BEGIN

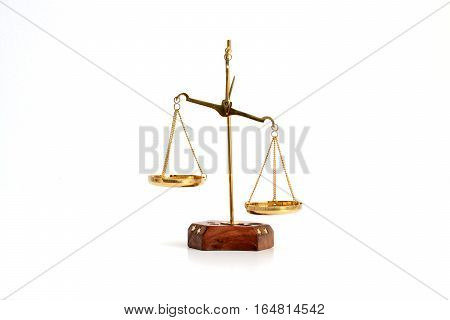 Golden brass scale isolated on white background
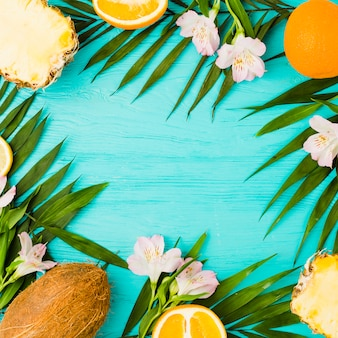 Plant leaves and exotic fruits near flowers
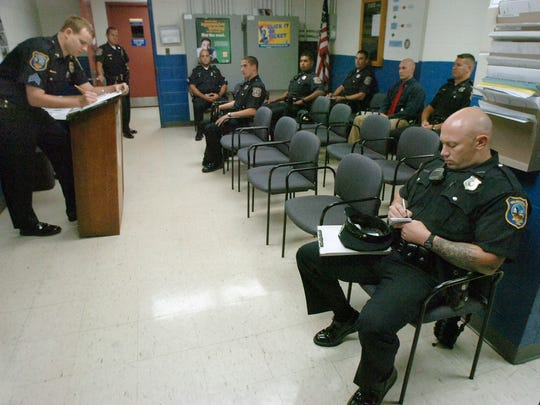 Then-Sgt. Stephen Misetic, left, performs the morning roll call at the Wilmington Police Department in 2007. Patrolman Thomas Kavanaugh takes notes during the brief meeting while Patrolman Daniel Vignola, center, listens.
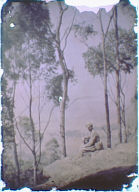 Alvin Langdon Coburn seated on a hill holding a camera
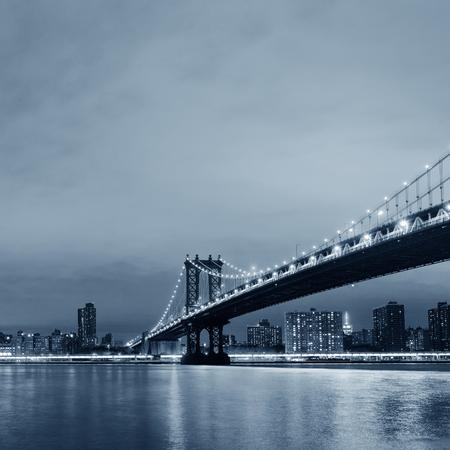 Manhattan Downtown urban view with bridge at night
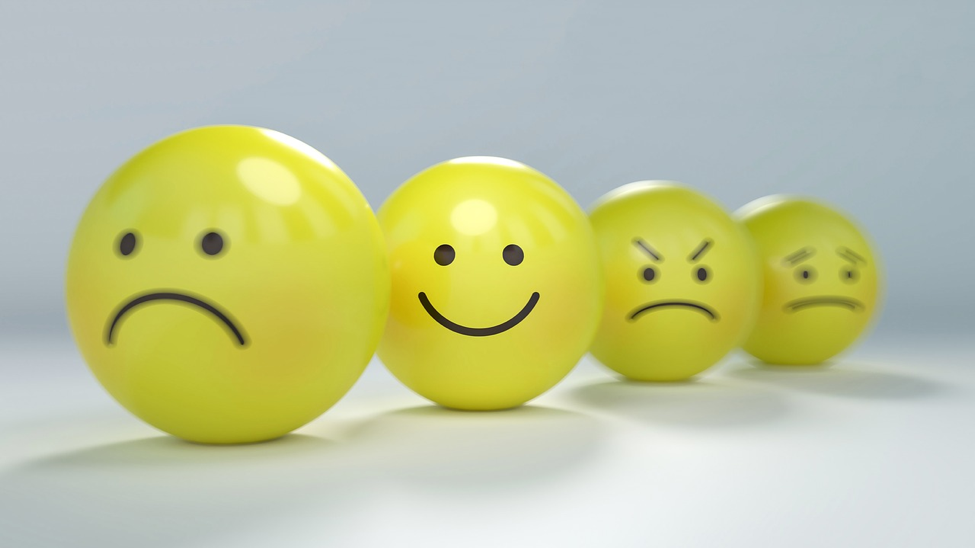 happy face balls with different emotions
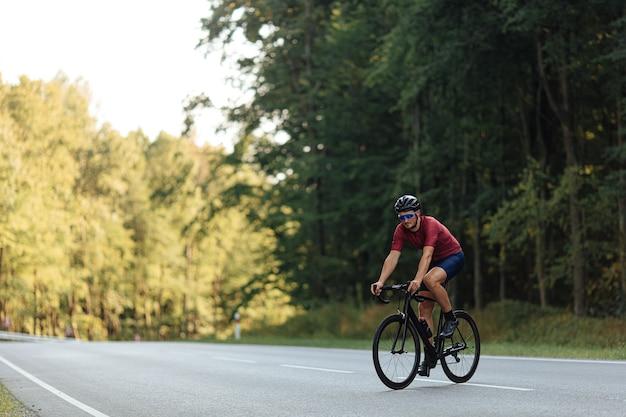 Przystojny mężczyzna z silnymi nogami dong rano ćwiczenia na rowerze na utwardzonej drodze.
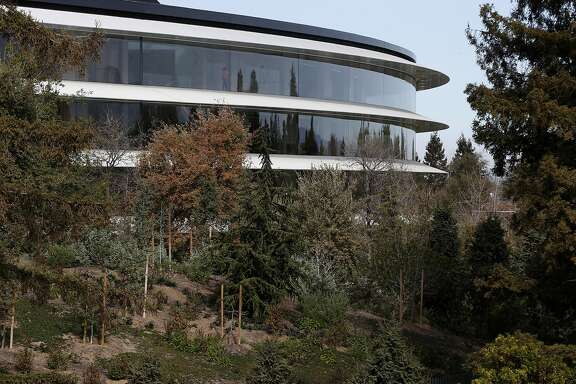 The circular Apple Park headquarters building is visible from the roof of the visitor center in Cupertino, Calif. on Tuesday, Feb. 20, 2018.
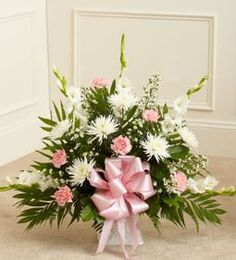 Tribute Pink & White Floor Basket Arrangement When words aren't enough to convey all you feel at this difficult time, let our beautiful floor basket arrangement help you express your feelings perfectl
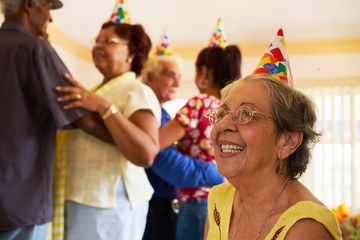 Senior Friends Dancing At Birthday Party In Hospice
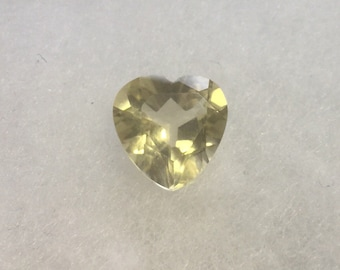Andesine labradorite, yellow heart-shaped natural gemstone.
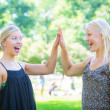 Two Beautiful Blonde Girl giving High Five — Stock Photo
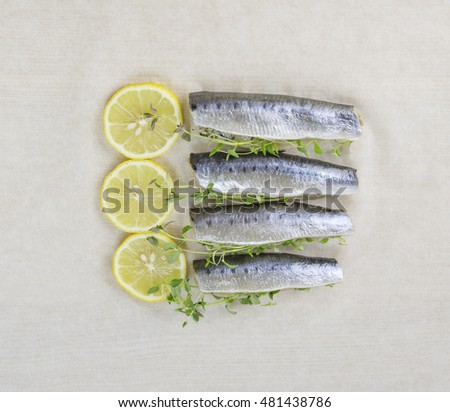 sardines fish with lemon and thyme herb on paper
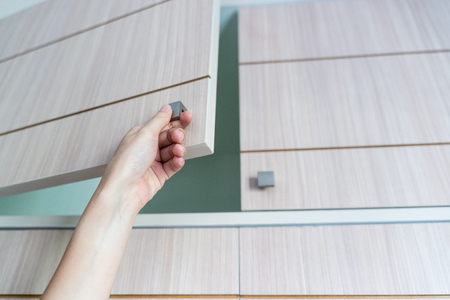 hand Open Cabinet Stock Photo
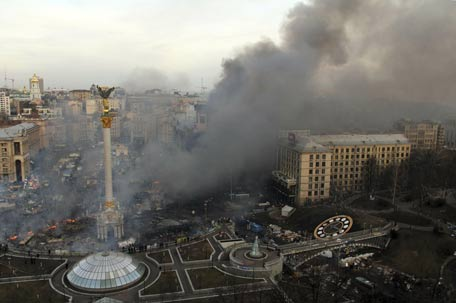 Smoke rises above Independence Square during anti-government protests in central Kiev in the early hours. (REUTERS)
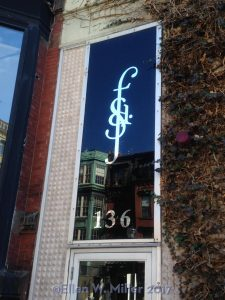 window showing the SFD logo on Newbury St.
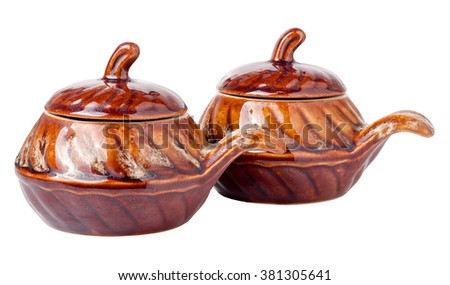 Glossy ceramic pots for cooking isolated on white background - stock photo
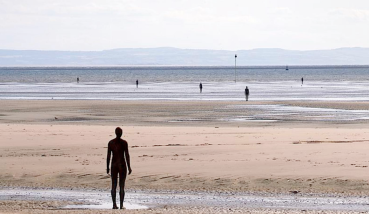 Liverpool - on the beach, the Antony Gormley statues sum up Liverpool and it's relationship with the sea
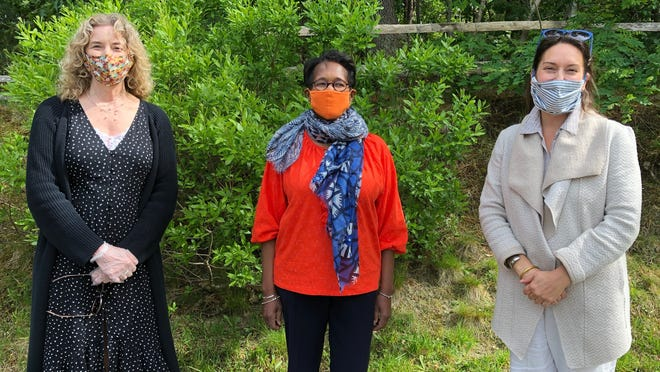 Certified life coach Edith Tonelli, left, REACH program participant Arlene Weston and Homeless Prevention Council CEO Hadley Luddy at Monday's graduation ceremony in Orleans. Weston credits the program with giving her coping skills and a way forward.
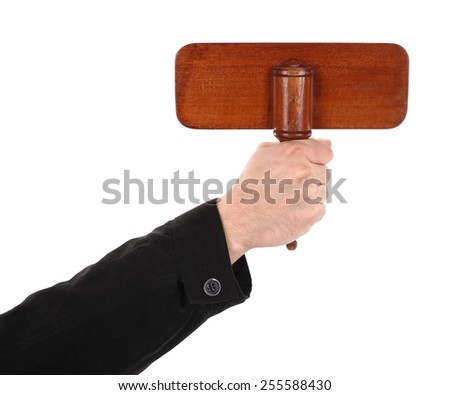Hand is holding wooden sign board bid paddle - stock photo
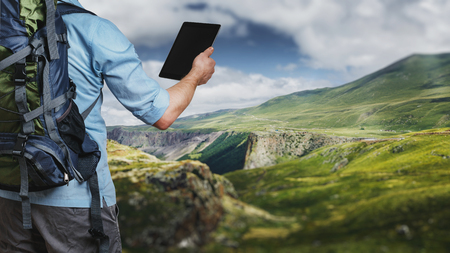 Young traveler hiker with backpack looking at the route map in a digital tablet. The concept of a modern adventure
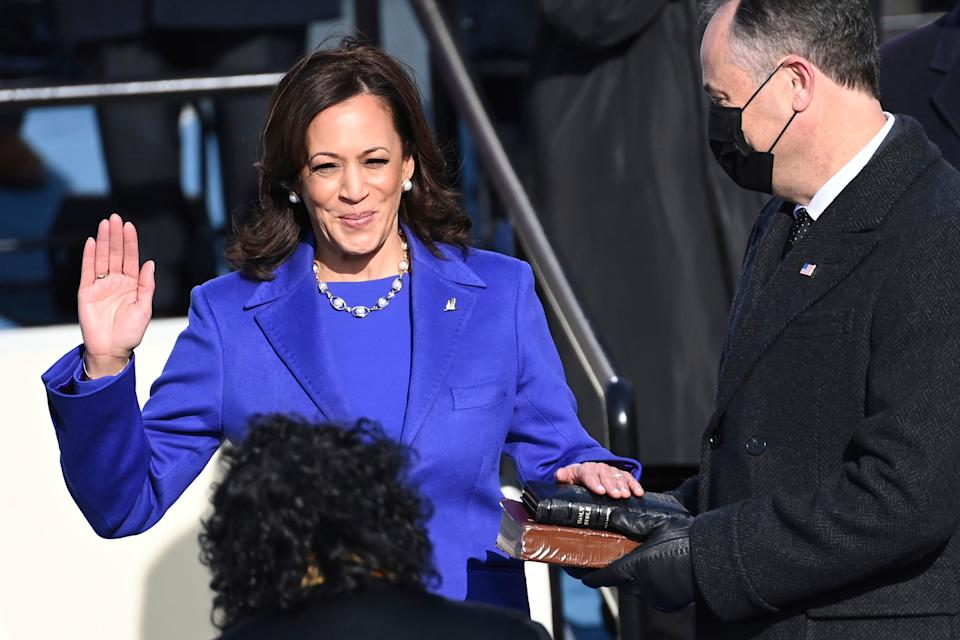 Kamala Harris — flanked by her husband, Doug Emhoff, who is holding two Bibles — is sworn in as vice president by Justice Sonia Sotomayor. (Photo: ASSOCIATED PRESS)
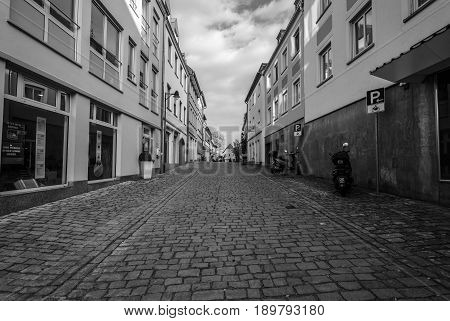 SCHWEINFURT GERMANY - APRIL 21 2017: Old streets in the historic part of the city. Black and white. Schweinfurt - a medieval city founded in 761 year.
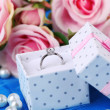 Rose and engagement ring on blue cloth — Stock Photo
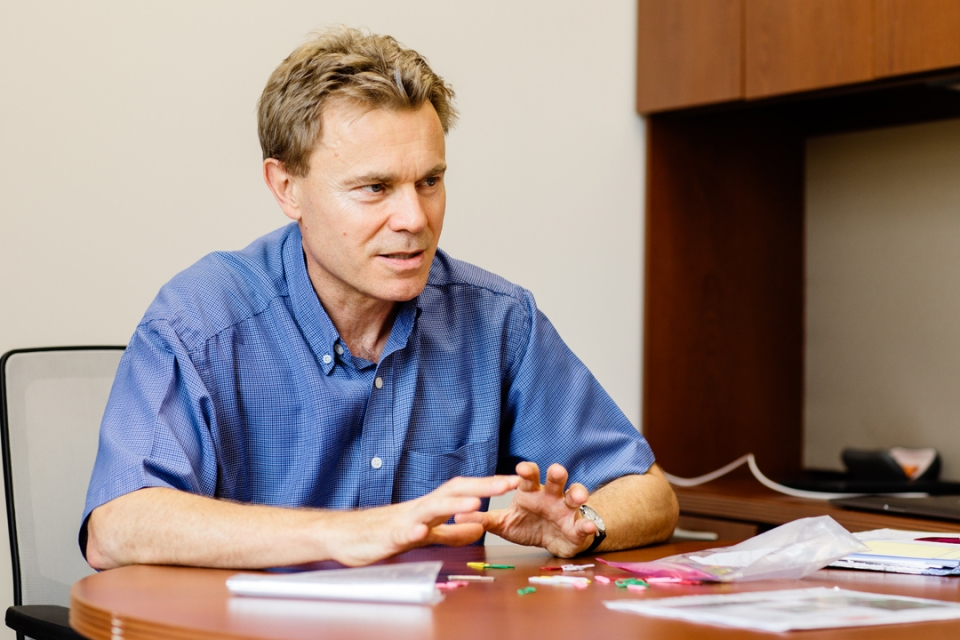 Neil Johnson sitting at a desk with papers in front of him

END

Work instructions:
Print all of the entries word for word. Skip any images they contain.

Written solution:
 Golden brass scale isolated on white background
 Plant leaves and exotic fruits near flowers
 Then-Sgt. Stephen Misetic, left, performs the morning roll call at the Wilmington Police Department in 2007. Patrolman Thomas Kavanaugh takes notes during the brief meeting while Patrolman Daniel Vignola, center, listens.
 Alvin Langdon Coburn seated on a hill holding a camera
 Manhattan Downtown urban view with bridge at night
 happy face balls with different emotions
 Przystojny mężczyzna z silnymi nogami dong rano ćwiczenia na rowerze na utwardzonej drodze.
 The circular Apple Park headquarters building is visible from the roof of the visitor center in Cupertino, Calif. on Tuesday, Feb. 20, 2018.
 Tribute Pink & White Floor Basket Arrangement When words aren't enough to convey all you feel at this difficult time, let our beautiful floor basket arrangement help you express your feelings perfectl
 Senior Friends Dancing At Birthday Party In Hospice
Andesine labradorite, yellow heart-shaped natural gemstone.
 Two Beautiful Blonde Girl giving High Five — Stock Photo
 sardines fish with lemon and thyme herb on paper
 hand Open Cabinet Stock Photo
 Smoke rises above Independence Square during anti-government protests in central Kiev in the early hours. (REUTERS)
 window showing the SFD logo on Newbury St.
 Glossy ceramic pots for cooking isolated on white background - stock photo
 Liverpool - on the beach, the Antony Gormley statues sum up Liverpool and it's relationship with the sea
 Certified life coach Edith Tonelli, left, REACH program participant Arlene Weston and Homeless Prevention Council CEO Hadley Luddy at Monday's graduation ceremony in Orleans. Weston credits the program with giving her coping skills and a way forward.
Hand is holding wooden sign board bid paddle - stock photo
 Young traveler hiker with backpack looking at the route map in a digital tablet. The concept of a modern adventure
 Kamala Harris — flanked by her husband, Doug Emhoff, who is holding two Bibles — is sworn in as vice president by Justice Sonia Sotomayor. (Photo: ASSOCIATED PRESS)
 SCHWEINFURT GERMANY - APRIL 21 2017: Old streets in the historic part of the city. Black and white. Schweinfurt - a medieval city founded in 761 year.
 Rose and engagement ring on blue cloth — Stock Photo
 Neil Johnson sitting at a desk with papers in front of him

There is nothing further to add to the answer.